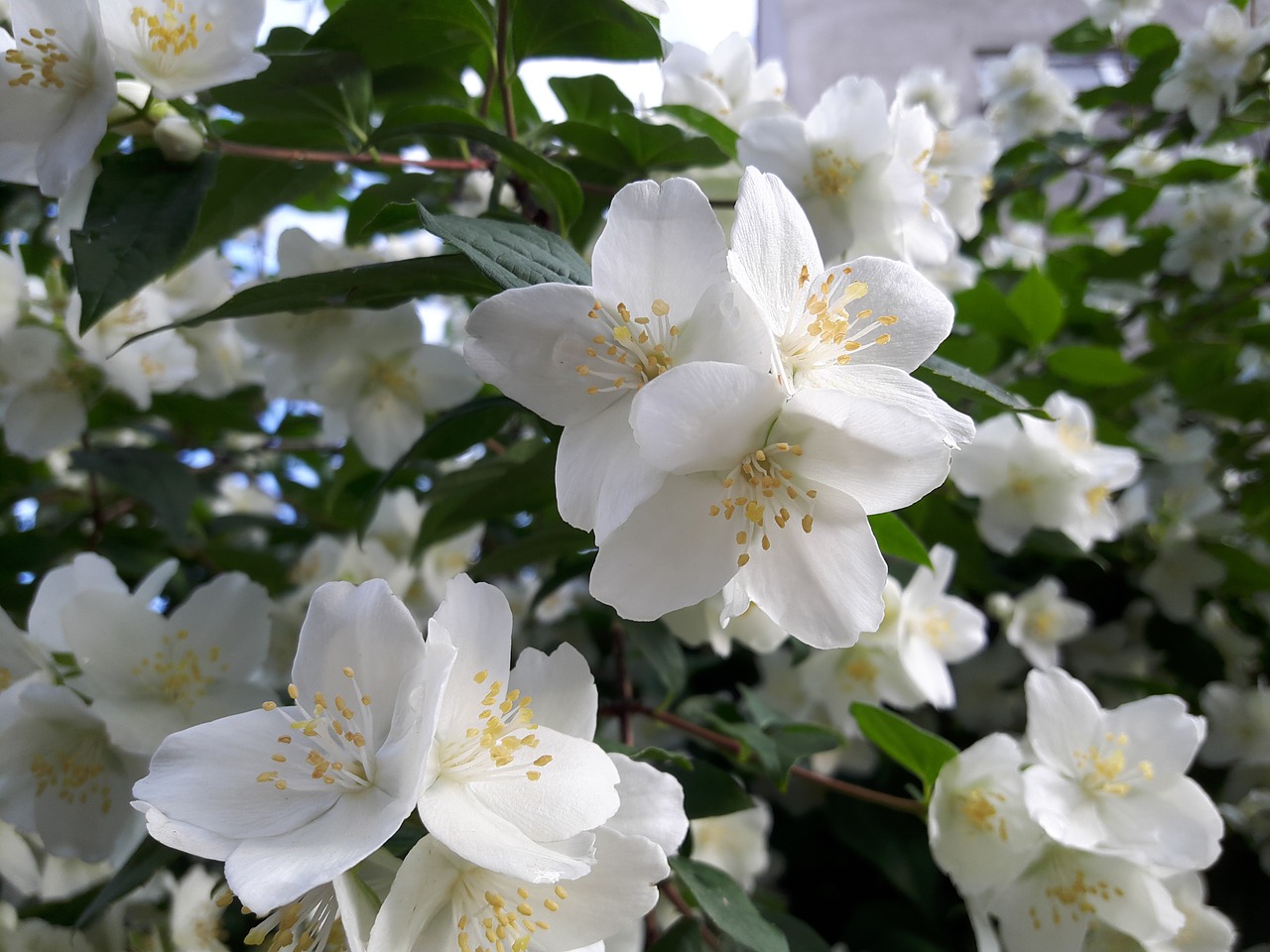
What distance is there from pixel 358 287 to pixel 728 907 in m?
0.60

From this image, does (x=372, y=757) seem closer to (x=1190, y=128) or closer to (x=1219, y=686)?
(x=1219, y=686)

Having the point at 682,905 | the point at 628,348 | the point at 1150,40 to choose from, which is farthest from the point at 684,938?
the point at 1150,40

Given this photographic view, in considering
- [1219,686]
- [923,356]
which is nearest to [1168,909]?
[923,356]

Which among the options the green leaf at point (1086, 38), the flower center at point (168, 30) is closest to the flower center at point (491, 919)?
the flower center at point (168, 30)

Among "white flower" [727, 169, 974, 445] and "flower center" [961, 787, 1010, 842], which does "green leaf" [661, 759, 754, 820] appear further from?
"white flower" [727, 169, 974, 445]

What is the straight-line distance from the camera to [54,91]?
0.79 m

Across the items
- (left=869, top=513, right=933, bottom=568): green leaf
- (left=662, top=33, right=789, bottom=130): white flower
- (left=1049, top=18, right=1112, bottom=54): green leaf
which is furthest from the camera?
(left=1049, top=18, right=1112, bottom=54): green leaf

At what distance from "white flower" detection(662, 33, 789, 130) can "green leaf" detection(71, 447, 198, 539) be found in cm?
83

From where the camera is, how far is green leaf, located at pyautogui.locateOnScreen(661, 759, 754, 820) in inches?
32.6

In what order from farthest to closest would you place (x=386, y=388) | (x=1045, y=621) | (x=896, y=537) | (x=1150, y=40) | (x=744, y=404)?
(x=1150, y=40)
(x=1045, y=621)
(x=386, y=388)
(x=896, y=537)
(x=744, y=404)

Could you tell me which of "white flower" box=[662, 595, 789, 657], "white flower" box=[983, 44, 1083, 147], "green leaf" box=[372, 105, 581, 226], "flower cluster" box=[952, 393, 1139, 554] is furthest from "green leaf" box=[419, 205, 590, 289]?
"white flower" box=[983, 44, 1083, 147]

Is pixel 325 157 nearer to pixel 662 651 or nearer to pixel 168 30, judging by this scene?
pixel 168 30

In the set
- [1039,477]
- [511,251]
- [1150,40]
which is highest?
[511,251]

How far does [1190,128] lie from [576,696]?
6.32ft
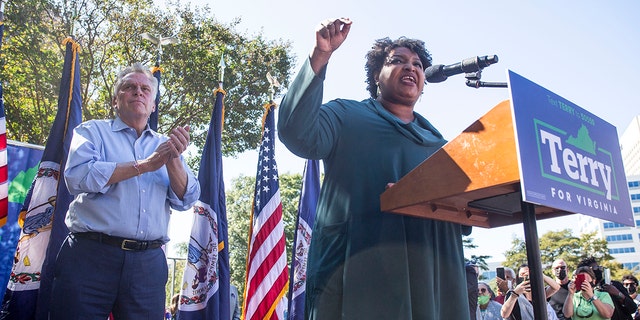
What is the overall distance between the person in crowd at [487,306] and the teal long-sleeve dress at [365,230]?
454cm

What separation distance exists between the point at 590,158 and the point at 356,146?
83 cm

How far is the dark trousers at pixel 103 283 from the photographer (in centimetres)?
235

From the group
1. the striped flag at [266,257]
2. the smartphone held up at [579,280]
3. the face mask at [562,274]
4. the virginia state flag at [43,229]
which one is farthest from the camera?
the face mask at [562,274]

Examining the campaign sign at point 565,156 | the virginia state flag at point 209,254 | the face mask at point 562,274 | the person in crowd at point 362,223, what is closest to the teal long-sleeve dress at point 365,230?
the person in crowd at point 362,223

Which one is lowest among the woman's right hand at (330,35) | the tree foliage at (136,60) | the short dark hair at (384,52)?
the woman's right hand at (330,35)

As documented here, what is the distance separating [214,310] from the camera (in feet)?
17.4

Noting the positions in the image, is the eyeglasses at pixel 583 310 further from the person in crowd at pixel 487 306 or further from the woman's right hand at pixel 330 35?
the woman's right hand at pixel 330 35

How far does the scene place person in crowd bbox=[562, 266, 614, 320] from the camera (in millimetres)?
6094

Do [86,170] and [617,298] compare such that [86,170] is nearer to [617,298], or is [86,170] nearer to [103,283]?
[103,283]

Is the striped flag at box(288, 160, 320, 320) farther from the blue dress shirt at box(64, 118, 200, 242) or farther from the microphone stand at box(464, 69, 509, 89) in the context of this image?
the microphone stand at box(464, 69, 509, 89)

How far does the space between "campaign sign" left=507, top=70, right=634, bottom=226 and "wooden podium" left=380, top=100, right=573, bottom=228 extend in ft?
0.19

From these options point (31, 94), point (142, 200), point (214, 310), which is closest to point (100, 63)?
point (31, 94)

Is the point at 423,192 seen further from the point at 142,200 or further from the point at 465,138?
the point at 142,200

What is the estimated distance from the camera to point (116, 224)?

*-*-*

- [Istruzione scritta]: Estrai senza alcuna modifica le righe dalla riga che contiene "Is the striped" fino all'ultima riga dei dati, estremi compresi.

- [In risposta]:
Is the striped flag at box(288, 160, 320, 320) farther from the blue dress shirt at box(64, 118, 200, 242) or farther from the microphone stand at box(464, 69, 509, 89) in the context of this image?
the microphone stand at box(464, 69, 509, 89)

How far does the space between "campaign sign" left=507, top=70, right=634, bottom=226 and "wooden podium" left=380, top=100, right=573, bottom=228 extend in ft?
0.19

From these options point (31, 94), point (142, 200), point (214, 310), which is closest to point (100, 63)?
point (31, 94)

Is the point at 423,192 seen further from the point at 142,200 or further from the point at 465,138?
the point at 142,200

What is the estimated distance from the camera to point (116, 224)?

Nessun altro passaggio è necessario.